Roberto Antonio Picón Herrera (b. c. 1963) is a Venezuelan systems engineer and former civil servant in the field of election management.

== Family ==
Roberto Antonio Picón Herrera was born in approximately 1963 in Venezuela to Roberto Picón Parra and Carolina Herrera Guevara. His parents had married on 3 June 1961. Through his mother, he is a member of the House of Herrera; he is a nephew of Reinaldo Herrera (his mother's brother) and Carolina Herrera (Reinaldo's wife).

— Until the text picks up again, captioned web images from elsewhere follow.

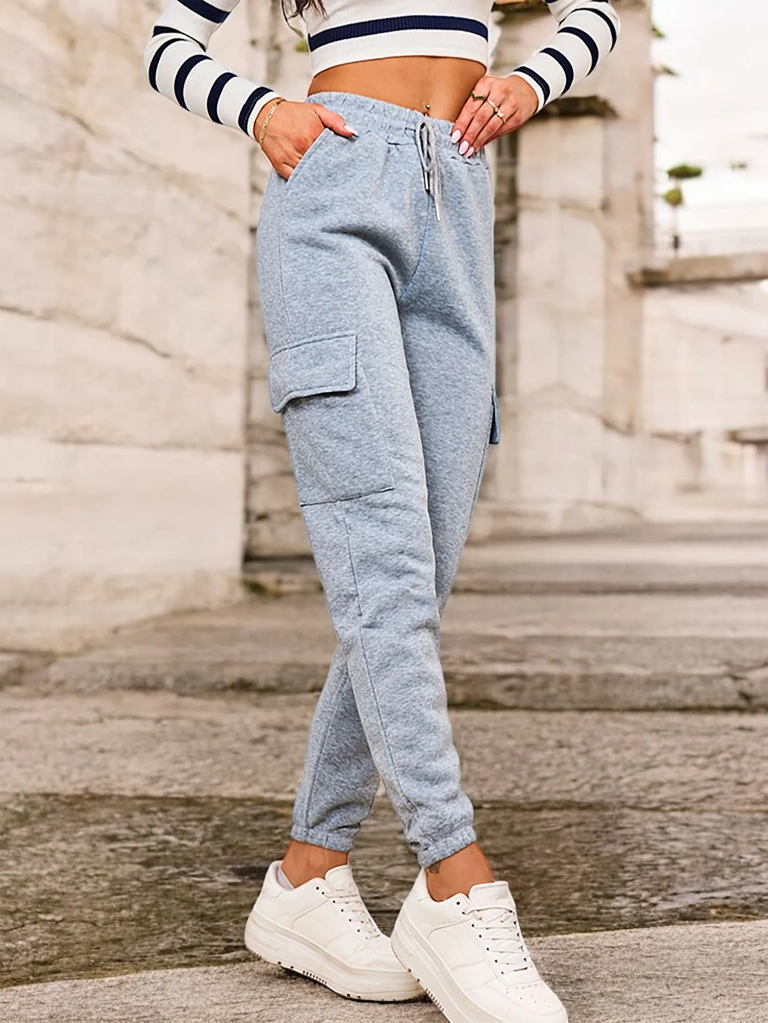 Royalfashion Дамски изолиран боен панталон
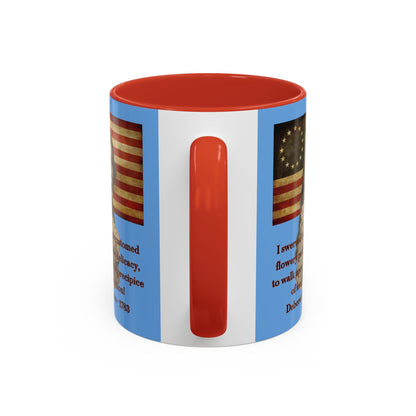 Deborah Sampson, America's Mulan Light Blue Accent Mug by theGreenDragonTavern.shop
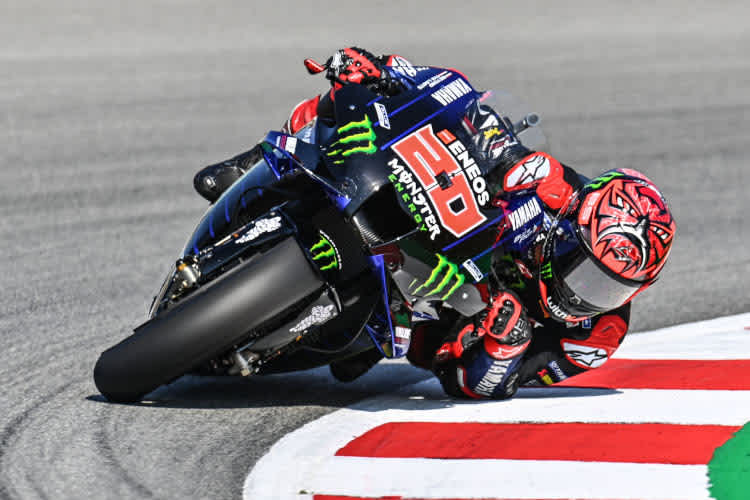 MotoGP-WM-Leader Fabio Quartararo in Aktion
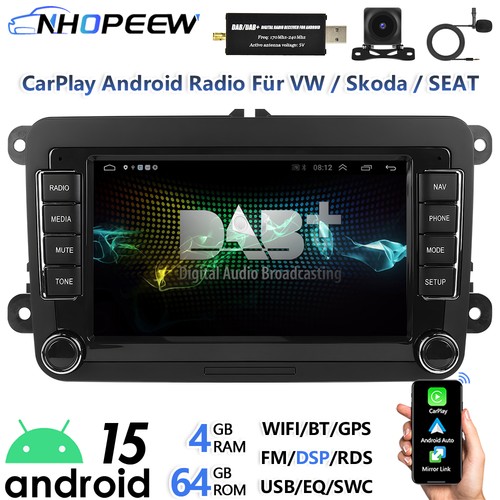 Dab 64gb carplay android 15 - carplay,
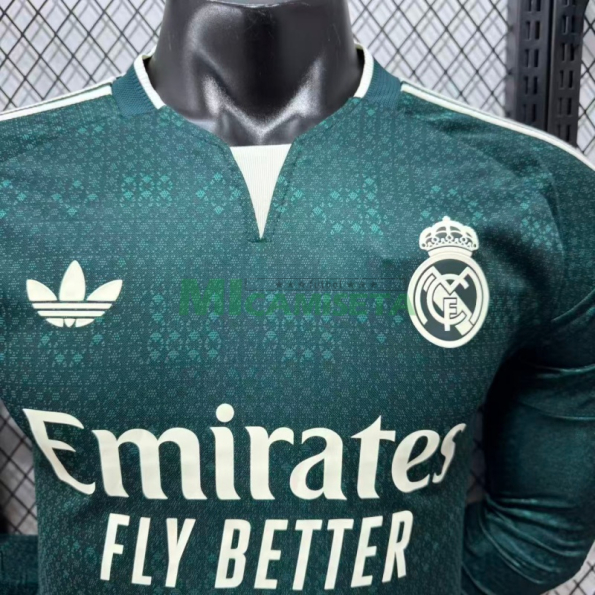 Camiseta Real Madrid Segunda Equipación 2026/2027 ML Verde Oscuro (EDICIÓN JUGADOR)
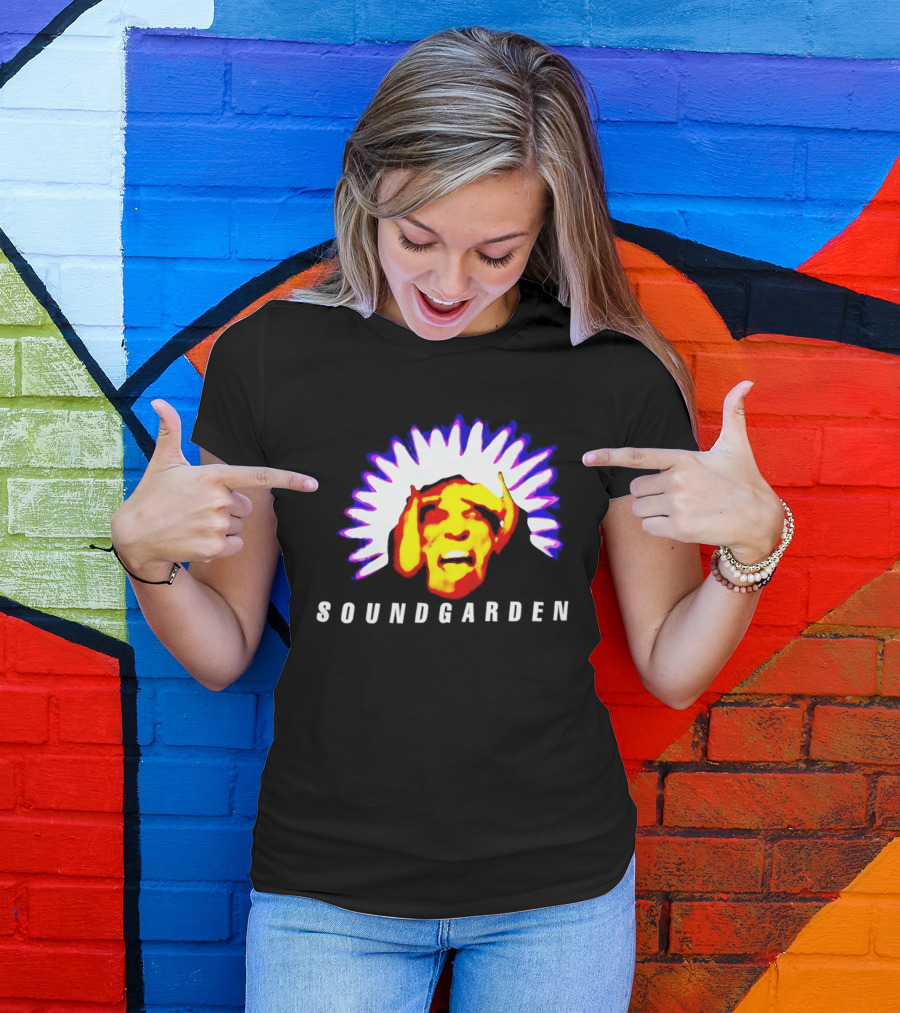 Soundgarden Black Hole Sun Surreal Face Psychedelic T-Shirt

== MUD and forced disappearance ==
Picón began working in the field of voting systems for the Democratic Unity Roundtable (MUD), a coalition of Venezuelan opposition parties, in 2011. In June 2017, he was detained as a political prisoner. On 22 June he had been visiting a building in Altamira, Caracas, when the Bolivarian National Intelligence Service (SEBIN) unlawfully raided it and arrested various people present, including Picón. Five days later, a search warrant for the building was issued, as a location of interest for the supposed storage of stolen SEBIN equipment used in riots. The retroactive warrant was based on anonymous information, and Picón's name was not mentioned even in the broader information. On 25 June, Nicolás Maduro made a public broadcast accusing Picón of sabotaging the then-upcoming 2017 Venezuelan Constituent Assembly election, which Maduro said was the reason for his detention. Picón was held without charge at El Helicoide for over 90 days, initially without communication as to his whereabouts. He was not given access to legal advice, and his case was put before a military court.

The lack of process in his detention – which the Venezuelan government, when questioned, did not deny – and the understanding that he was arrested in order to prevent his work for the MUD in promoting free and fair elections, caused the United Nations to issue an opinion in November 2017 (published in January 2018) that the Venezuelan government was in violation of both the Universal Declaration of Human Rights and the International Covenant on Civil and Political Rights.

== CNE ==
In 2021, Picón became one of the heads (rectors) of the government's National Electoral Council (CNE), as one of five members. The five rectors were appointed through a series of negotiations to include representation in the CNE from opposition political groups as well as those which were government-aligned. Prior to the 2021 Venezuelan regional elections, Picón posted on Twitter that the CNE knew of at least 24 people who had been arbitrarily prevented from running as candidates; Picón was the only member of the CNE to criticise the arbitrary detentions of successful opposition politicians during violence following the 2021 elections. He resigned on 19 June 2023 as the ninth CNE official to resign that week, citing irregularities and lack of transparency preventing them from managing elections.